The proposed law, the Crimes Against Humanity Act of 2009, would make it a crime under federal law to commit a widespread and systematic attack against a civilian population that involves murder, enslavement, torture, rape, arbitrary detention, extermination, hostage taking, or ethnic cleansing. The law applies to such crimes committed anywhere in the world by a US citizen or any person present in the United States regardless of nationality. Senator Richard Durbin of Illinois introduced the legislation.
"The Crimes Against Humanity Act is an important step to ensure accountability for the worst crimes," said Richard Dicker, director of Human Rights Watch's International Justice Program. "Those who commit crimes against humanity would no longer be able to escape justice by coming to the United States."
The law will significantly help to close a major loophole in US law, which has to date not addressed crimes against humanity. The law would cover such abuses as widespread murder and rape in Darfur and the Ogaden area of Ethiopia.
The Crimes Against Humanity Act is one of several laws proposed by Durbin to make international crimes prosecutable offenses in the United States.

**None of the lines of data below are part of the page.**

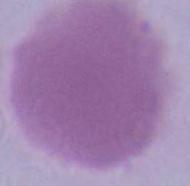
Captured at 1000x magnification. A red blood cell is seen. Photomicrograph.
Assess this cell for malaria.
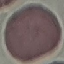

It is uninfected.

Cell patch, automatically extracted from a larger field of view and resized to 64 × 64 pixels. Giemsa stain. Photographed with a smartphone camera at the microscope eyepiece. Thin blood film.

The Genocide Accountability Act and Child Soldiers Accountability Act, which were also proposed by Durbin, were passed in 2007 and 2008. The bill faces a vote by the Senate Judiciary Committee before being considered by the full Senate. Final passage will require enactment by the House of Representatives.
"The Crimes Against Humanity Act can help promote respect for human rights by sending a strong signal that there is no safe haven in the United States wherever these crimes are committed," said Dicker. "Senator Durbin's bill making these crimes punishable under US law should be enacted into law."
Human Rights Watch noted its concern that the proposed law diverges from the internationally accepted definition of crimes against humanity. Most notably, the bill requires that an attack on civilians be both widespread and systematic, as opposed to the broadly recognized standard of "widespread or systematic" attacks. This could result in a higher hurdle for bringing a charge of crimes against humanity.
The proposed legislation, rooted in existing US criminal law, differs from international definitions of crimes against humanity in other respects. For example, there are variations in the way certain crimes, such as persecution and the crime of deportation or forcible transfer of population, are defined that could limit the laws reach. It would be preferable to have US law more closely mirror international definitions of crimes against humanity.
A key issue for laws on international crimes is that they are actually applied, Human Rights Watch said. The US government made an important move in this direction with its first prosecution under a federal law that prohibits torture committed anywhere in the world in 2008, when it prosecuted Charles "Chuckie" Taylor, Jr. for torture committed in Liberia. Human Rights Watch has urged more prosecutions of this kind.
"To limit these horrific offenses, once enacted, the US government should apply the crimes against humanity law vigorously against alleged wrongdoers wherever the crimes occurred and whatever the nationality of the accused," Dicker said.